Analyzer angular positions in optimal and uniform set of analyzer angular positions for different number of angular measurements. (a) For thumb sample imaged at 40 keV, (b) for breast data imaged at 60keV.

First, from Figure 5, we can see the improvement in average CRLB as we increase the number of analyzer angular measurements. We can observe that for lower numbers of angular measurements, the attenuation and USAXS parameter bounds are higher for L even numbers than for L odd numbers. This is because the maximum amount of information for attenuation and USAXS, as measured by V1(θ) and V3(θ) (see Figure 4), is at θ = 0 μrad, which is not sampled when using an even number of measurements.
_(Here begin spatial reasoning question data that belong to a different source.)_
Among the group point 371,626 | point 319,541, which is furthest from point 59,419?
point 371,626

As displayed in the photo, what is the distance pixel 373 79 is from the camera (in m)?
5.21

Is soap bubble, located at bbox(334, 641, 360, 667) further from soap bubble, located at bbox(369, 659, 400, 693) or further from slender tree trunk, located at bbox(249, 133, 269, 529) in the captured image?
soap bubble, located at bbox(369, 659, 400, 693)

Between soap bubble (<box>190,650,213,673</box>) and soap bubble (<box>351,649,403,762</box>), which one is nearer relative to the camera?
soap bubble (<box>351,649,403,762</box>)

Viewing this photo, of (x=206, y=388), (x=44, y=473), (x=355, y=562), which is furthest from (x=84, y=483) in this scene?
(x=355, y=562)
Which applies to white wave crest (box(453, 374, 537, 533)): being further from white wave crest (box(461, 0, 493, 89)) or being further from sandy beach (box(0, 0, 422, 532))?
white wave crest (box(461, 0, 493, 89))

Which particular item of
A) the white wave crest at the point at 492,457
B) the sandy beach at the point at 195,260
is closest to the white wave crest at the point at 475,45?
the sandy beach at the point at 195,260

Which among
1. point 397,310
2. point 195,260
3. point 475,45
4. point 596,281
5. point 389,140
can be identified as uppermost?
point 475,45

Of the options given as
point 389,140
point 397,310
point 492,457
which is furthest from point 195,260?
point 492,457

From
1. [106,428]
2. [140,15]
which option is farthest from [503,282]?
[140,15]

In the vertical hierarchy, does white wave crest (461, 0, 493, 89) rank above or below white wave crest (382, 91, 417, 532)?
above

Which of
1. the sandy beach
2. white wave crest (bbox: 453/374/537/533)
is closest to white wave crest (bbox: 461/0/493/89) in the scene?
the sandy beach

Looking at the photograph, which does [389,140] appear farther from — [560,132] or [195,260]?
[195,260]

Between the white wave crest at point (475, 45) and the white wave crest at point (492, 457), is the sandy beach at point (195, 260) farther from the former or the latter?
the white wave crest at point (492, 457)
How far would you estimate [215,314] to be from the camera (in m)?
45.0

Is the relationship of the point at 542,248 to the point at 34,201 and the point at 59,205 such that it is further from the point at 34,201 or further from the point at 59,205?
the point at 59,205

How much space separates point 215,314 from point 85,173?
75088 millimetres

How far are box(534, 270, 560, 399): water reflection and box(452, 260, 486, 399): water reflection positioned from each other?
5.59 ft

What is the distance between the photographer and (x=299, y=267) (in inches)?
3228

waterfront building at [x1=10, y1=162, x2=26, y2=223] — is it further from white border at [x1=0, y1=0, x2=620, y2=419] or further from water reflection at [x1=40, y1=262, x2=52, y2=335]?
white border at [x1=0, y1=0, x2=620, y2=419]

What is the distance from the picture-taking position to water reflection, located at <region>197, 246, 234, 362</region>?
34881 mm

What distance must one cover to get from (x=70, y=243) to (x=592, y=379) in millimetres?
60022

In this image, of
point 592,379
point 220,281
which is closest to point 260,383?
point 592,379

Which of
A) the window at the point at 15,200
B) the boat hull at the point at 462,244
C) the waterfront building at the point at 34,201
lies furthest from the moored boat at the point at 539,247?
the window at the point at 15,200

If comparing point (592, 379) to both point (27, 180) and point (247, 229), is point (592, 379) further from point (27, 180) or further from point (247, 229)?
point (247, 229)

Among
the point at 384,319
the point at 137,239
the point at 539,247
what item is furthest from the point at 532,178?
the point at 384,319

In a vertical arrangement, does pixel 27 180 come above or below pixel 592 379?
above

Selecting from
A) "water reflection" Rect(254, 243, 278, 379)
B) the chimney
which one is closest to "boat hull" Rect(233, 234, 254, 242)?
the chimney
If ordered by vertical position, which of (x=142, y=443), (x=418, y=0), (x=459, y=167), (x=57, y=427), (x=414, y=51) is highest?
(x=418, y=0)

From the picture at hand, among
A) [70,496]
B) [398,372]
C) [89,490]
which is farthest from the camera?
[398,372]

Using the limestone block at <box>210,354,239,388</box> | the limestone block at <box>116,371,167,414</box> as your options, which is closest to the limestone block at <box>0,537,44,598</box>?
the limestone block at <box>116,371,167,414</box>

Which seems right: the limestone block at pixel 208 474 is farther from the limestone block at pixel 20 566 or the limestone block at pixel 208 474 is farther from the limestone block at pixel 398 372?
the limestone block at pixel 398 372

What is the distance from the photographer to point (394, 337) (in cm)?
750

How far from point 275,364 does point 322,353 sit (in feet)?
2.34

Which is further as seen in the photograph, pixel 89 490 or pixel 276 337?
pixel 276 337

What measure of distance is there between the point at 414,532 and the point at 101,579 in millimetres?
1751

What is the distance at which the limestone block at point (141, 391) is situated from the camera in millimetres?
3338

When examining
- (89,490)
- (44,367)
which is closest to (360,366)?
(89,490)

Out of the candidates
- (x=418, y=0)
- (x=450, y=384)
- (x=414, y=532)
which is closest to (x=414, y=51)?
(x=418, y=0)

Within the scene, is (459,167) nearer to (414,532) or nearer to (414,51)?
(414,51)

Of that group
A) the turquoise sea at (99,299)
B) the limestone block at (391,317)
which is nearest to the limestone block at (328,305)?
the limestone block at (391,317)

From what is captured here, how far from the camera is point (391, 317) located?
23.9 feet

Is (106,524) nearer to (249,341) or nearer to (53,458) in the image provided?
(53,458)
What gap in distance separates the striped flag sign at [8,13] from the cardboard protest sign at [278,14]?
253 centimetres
On the other hand, measuring at θ = 0 μrad does not contain any information about refraction (see V2 (θ) in Figure 4) and that is why the average CRLB for the refraction image lies on almost the same curve for odd and even numbers of angular measurements.

Figure 5.

Figure 5

CRLB for an unbiased estimator vs. number of angular measurements using a uniform set of analyzer angular positions. (a) For thumb sample imaged at 40 keV, (b) for breast data imaged at 60keV.

Another observation that can be made from Figure 5 is that after a certain number of angular measurements (11 for both data sets), there is almost no improvement or loss in the average CRLB bounds. Therefore, in the case of a Minimum Variance Unbiased (MVU) estimator, there is neither benefit nor loss in acquiring more than 11 images at uniformly spaced analyzer angular positions for a fixed total radiation dose.
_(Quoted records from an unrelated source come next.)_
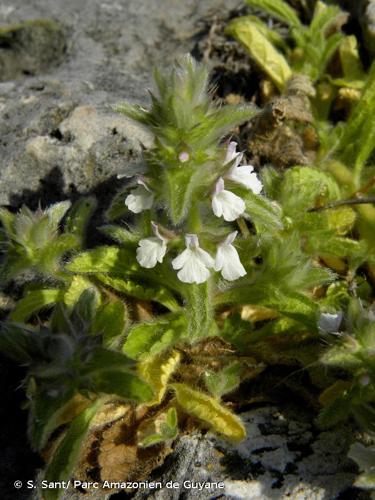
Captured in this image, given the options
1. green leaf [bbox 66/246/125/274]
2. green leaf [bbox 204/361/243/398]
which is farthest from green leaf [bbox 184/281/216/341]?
green leaf [bbox 66/246/125/274]

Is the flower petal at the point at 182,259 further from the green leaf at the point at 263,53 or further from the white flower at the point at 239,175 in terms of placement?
the green leaf at the point at 263,53

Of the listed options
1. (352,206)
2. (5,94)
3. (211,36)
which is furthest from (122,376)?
(211,36)

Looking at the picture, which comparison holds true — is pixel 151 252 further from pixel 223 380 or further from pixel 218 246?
pixel 223 380

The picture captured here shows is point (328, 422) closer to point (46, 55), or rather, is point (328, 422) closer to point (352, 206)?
point (352, 206)

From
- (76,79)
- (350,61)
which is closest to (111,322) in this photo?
(76,79)

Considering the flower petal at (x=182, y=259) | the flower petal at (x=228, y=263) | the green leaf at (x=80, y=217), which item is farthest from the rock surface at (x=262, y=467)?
the green leaf at (x=80, y=217)

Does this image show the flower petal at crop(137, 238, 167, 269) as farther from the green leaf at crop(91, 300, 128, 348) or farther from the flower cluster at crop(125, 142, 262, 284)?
the green leaf at crop(91, 300, 128, 348)
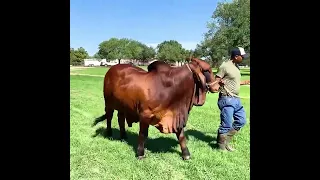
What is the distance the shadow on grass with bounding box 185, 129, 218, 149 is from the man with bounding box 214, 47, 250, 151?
0.36 meters

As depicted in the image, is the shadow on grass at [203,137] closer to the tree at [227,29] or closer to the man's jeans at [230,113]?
the man's jeans at [230,113]

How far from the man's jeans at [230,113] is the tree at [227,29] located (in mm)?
19053

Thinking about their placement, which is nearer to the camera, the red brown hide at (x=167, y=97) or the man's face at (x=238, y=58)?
the red brown hide at (x=167, y=97)

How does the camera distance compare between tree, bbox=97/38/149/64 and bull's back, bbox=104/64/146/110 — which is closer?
bull's back, bbox=104/64/146/110

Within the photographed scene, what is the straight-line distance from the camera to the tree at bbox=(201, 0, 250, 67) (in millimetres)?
25438

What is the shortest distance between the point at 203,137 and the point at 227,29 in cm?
2689

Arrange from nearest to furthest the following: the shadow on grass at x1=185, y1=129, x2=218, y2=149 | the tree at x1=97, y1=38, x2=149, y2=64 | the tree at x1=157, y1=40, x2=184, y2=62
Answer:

At this point we would like to stress that the Cramér-Rao lower bound (CRLB) is used to quantify the noise properties in parametric images of an unbiased estimator and defines the best noise performance that one can obtain regardless of which method is used to estimate ABI parametric images.
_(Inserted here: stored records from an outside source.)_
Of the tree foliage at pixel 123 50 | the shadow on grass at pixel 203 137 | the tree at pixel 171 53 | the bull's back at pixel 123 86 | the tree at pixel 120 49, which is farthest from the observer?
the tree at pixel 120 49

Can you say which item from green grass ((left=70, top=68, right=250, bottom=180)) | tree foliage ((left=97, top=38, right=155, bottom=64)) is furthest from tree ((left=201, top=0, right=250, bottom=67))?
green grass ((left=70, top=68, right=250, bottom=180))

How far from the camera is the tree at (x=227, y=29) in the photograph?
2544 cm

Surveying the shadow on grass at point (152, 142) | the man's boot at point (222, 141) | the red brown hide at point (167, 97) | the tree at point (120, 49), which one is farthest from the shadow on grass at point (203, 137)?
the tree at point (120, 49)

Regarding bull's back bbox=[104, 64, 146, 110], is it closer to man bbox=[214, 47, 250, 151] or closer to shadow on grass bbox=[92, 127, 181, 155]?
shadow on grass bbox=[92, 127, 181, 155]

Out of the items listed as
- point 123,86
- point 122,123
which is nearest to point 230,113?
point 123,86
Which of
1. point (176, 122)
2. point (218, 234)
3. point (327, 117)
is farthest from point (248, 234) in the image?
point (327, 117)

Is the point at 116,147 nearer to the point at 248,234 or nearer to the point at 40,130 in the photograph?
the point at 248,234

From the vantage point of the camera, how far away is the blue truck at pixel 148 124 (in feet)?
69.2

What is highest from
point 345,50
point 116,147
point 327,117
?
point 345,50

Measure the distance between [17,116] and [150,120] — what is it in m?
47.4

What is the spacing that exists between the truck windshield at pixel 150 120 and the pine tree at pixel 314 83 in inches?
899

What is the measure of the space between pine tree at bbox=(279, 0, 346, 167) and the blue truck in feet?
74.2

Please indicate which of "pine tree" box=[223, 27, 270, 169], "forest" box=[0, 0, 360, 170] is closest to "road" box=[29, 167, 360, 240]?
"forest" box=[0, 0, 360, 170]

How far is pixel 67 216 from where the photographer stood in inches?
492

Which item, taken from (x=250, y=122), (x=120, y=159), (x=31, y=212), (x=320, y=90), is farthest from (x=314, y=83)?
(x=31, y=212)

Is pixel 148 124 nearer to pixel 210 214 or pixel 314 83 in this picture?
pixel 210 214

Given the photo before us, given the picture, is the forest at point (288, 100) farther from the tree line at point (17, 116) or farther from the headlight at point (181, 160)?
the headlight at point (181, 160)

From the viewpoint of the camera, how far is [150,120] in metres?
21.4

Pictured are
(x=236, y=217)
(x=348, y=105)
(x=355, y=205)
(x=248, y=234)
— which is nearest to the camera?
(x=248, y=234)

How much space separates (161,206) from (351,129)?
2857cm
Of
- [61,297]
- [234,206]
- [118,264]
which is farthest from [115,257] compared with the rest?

E. Experimental optimization of the analyzer angular positions

Here we will investigate the possibility of lowering the CRLB and hence achieving better estimation performance by using a set of non-uniform analyzer angular positions Θ* according Eq. (25). For Θu, we used a uniform angular positions in the same range of [−5,5]μrad and [−2.4,2.4]μrad as before depending on the tissue type.

To optimize the objective function in (26), we used the exhaustive search method. For every number of angular measurements, we evaluated J(Θ) at every possible combination of analyzer angular positions (with minimum spacing of 0.2 μrad) and we defined the best set of positions as the one that has the smallest value of J (Θ).

In order to decrease computation time, we limited the number of possible patterns by imposing two constraints: We always measure at θ = 0, and our angular-sampling positions are always symmetrical around zero since Vil), on average, is always symmetrical around zero. We selected an exhaustive search method for it simplicity, and also since it guarantees a globally optimal solution. The needed computational time needed for this optimization was 8 hours on a iMAC with Intel Core i5 2.9 GHz with 16 GB RAM. Other gradient type of optimization methods (Chong and Żak, 2008) may be used in future.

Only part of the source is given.